Diagnose- en onderzoeksmethoden

Diagnostische en onderzoeksmethoden in de sportgeneeskunde zijn aanvankelijk dezelfde als die gebruikt worden in de interne geneeskunde en chirurgie: bloed waarden zoals hemoglobine kan worden gebruikt om de ontwikkeling van bloedarmoede Als gevolg van sport duiden elektrolytniveaus op een ongunstige vloeistof evenwichtRöntgenfoto's onthullen breuken of verkeerde posities, en vaak worden zeer gespecialiseerde beeldvormende diagnostiek zoals CT en MRI snel noodzakelijk in dit specifieke specialisme. medische geschiedenis is uiteraard de doorslaggevende gids voor mogelijke oorzaken van klachten en voor eventuele of noodzakelijke verdere diagnostiek. In gewone taal betekent dit dat de sportarts in het beste geval de sport en de daarbij behorende, soms zeer specifieke en ook zeldzame klachten echt kent en hem daarom uitvoerig laat omschrijven om tot mogelijke diagnoses te komen. alleen, waar de huisarts in zijn studententijd wellicht voor het laatst van gehoord heeft.
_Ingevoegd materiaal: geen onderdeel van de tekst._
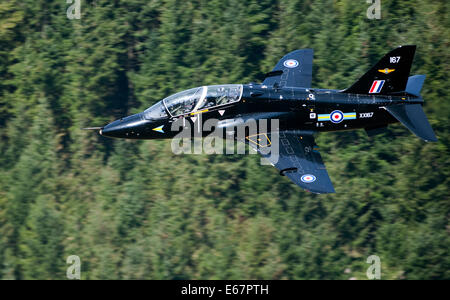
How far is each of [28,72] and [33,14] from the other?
4.04 m

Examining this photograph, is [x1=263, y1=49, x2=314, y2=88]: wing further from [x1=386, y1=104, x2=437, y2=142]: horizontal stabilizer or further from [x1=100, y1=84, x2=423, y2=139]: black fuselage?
[x1=386, y1=104, x2=437, y2=142]: horizontal stabilizer

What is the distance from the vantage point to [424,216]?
32.2 meters

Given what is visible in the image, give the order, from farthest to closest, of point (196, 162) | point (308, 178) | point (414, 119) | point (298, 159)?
point (196, 162) < point (414, 119) < point (298, 159) < point (308, 178)

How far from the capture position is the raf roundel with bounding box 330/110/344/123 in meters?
23.9

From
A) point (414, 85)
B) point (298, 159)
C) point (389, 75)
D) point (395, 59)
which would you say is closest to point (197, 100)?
point (298, 159)

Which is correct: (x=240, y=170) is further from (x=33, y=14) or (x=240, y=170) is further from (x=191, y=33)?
(x=33, y=14)

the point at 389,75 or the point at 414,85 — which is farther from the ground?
the point at 389,75

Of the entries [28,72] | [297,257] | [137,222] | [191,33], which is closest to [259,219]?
[297,257]

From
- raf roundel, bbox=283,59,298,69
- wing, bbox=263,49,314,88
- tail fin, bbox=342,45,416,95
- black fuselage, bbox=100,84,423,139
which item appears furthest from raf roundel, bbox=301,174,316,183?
raf roundel, bbox=283,59,298,69

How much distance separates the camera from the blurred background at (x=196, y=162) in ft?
104

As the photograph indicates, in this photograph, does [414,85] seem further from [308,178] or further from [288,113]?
[308,178]

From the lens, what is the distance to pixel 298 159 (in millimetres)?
22938

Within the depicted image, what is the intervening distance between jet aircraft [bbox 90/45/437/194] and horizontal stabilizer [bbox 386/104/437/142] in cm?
3

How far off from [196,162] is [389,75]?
14.1 meters
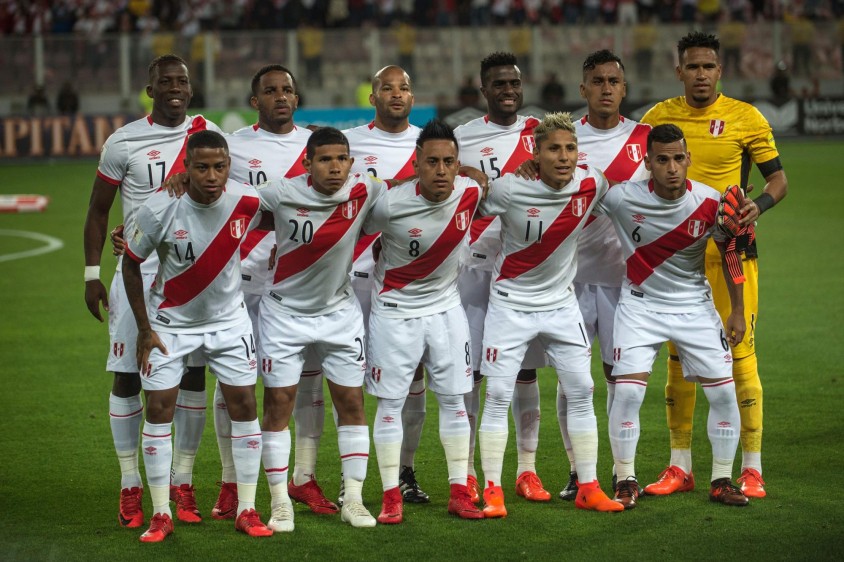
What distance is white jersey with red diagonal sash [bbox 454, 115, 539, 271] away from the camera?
23.1 ft

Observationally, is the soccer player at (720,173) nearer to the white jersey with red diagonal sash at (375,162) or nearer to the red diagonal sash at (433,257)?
the red diagonal sash at (433,257)

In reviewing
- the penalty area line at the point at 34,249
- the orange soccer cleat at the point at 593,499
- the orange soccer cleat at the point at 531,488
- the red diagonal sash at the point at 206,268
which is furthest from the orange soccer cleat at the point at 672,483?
the penalty area line at the point at 34,249

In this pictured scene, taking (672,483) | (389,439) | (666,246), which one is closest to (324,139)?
(389,439)

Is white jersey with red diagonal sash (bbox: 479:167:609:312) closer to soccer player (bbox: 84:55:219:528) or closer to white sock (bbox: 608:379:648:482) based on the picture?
white sock (bbox: 608:379:648:482)

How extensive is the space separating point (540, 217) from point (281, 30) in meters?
24.3

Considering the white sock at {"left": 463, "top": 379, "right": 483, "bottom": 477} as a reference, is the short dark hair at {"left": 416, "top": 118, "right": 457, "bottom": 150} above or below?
above

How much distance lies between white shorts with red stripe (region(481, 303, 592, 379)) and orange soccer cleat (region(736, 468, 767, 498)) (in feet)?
3.75

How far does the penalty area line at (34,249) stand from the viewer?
53.3 ft

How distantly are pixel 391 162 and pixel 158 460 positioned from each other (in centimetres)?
216

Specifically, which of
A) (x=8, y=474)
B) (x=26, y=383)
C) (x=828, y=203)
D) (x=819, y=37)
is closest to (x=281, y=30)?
(x=819, y=37)

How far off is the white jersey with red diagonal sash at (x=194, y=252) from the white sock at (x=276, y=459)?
648 mm

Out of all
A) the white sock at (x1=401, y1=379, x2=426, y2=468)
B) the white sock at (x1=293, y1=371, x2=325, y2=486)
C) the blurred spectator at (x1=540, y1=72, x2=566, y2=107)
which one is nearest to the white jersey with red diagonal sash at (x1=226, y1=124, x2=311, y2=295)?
the white sock at (x1=293, y1=371, x2=325, y2=486)

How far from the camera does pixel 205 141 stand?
6.06 m

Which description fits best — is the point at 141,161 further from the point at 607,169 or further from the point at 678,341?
the point at 678,341
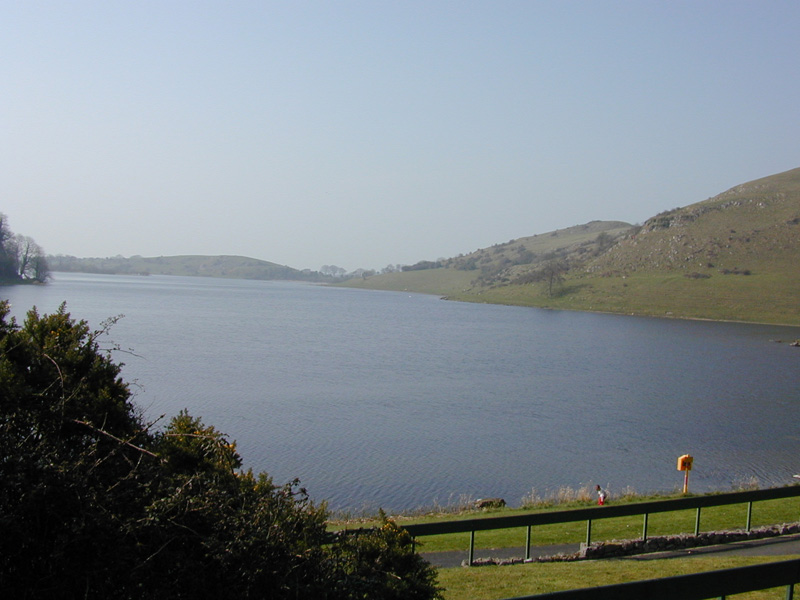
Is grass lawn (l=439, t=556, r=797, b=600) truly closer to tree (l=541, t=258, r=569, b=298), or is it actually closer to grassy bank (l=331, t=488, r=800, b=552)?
grassy bank (l=331, t=488, r=800, b=552)

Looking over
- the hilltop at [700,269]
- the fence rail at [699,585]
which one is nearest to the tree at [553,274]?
the hilltop at [700,269]

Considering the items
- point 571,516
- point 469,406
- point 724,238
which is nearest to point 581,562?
point 571,516

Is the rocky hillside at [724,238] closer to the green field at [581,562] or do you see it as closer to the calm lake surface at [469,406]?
the calm lake surface at [469,406]

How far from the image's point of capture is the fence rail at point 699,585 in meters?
4.64

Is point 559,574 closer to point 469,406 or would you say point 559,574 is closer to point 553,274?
point 469,406

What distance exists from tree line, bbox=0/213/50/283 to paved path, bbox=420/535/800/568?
123043 millimetres

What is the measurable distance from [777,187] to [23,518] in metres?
187

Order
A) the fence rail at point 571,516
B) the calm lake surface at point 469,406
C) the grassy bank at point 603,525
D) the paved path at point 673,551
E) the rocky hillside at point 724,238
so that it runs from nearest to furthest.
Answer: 1. the fence rail at point 571,516
2. the paved path at point 673,551
3. the grassy bank at point 603,525
4. the calm lake surface at point 469,406
5. the rocky hillside at point 724,238

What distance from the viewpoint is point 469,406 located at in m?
38.3

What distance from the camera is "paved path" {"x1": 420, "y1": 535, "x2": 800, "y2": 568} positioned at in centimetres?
1220

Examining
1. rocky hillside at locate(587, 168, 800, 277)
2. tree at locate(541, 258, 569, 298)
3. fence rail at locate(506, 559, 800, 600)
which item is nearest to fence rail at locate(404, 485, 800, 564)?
fence rail at locate(506, 559, 800, 600)

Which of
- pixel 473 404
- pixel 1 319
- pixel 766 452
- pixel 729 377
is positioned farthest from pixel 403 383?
pixel 1 319

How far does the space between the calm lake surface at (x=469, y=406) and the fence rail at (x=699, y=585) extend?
536 cm

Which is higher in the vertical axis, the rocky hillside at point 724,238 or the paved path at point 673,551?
the rocky hillside at point 724,238
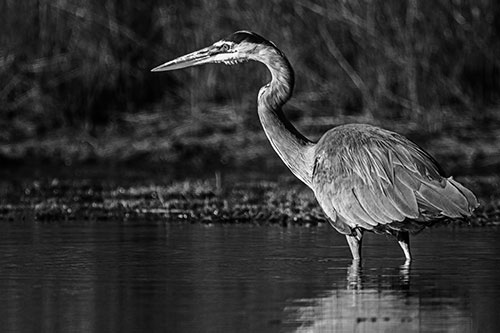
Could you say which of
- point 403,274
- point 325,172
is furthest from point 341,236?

Ondertussen, op het gebied van onderzoek, opleidingsadvies en profylaxe, geschiktheid voorwerpen als de loopband of de fietsergometer spelen een grote rol, met behulp waarvan atletisch spanning kan op een adequaat niveau worden “gesimuleerd”. Bloedsomloopparameters zoals pols en bloed druk, maar ook invasieve bloedwaardemetingen zoals die van de melk geven waarde, kan vervolgens worden uitgevoerd onder “laboratoriumomstandigheden”, met behulp waarvan de individuele fysieke prestatie goed kan worden bepaald en gevolgd tijdens de training.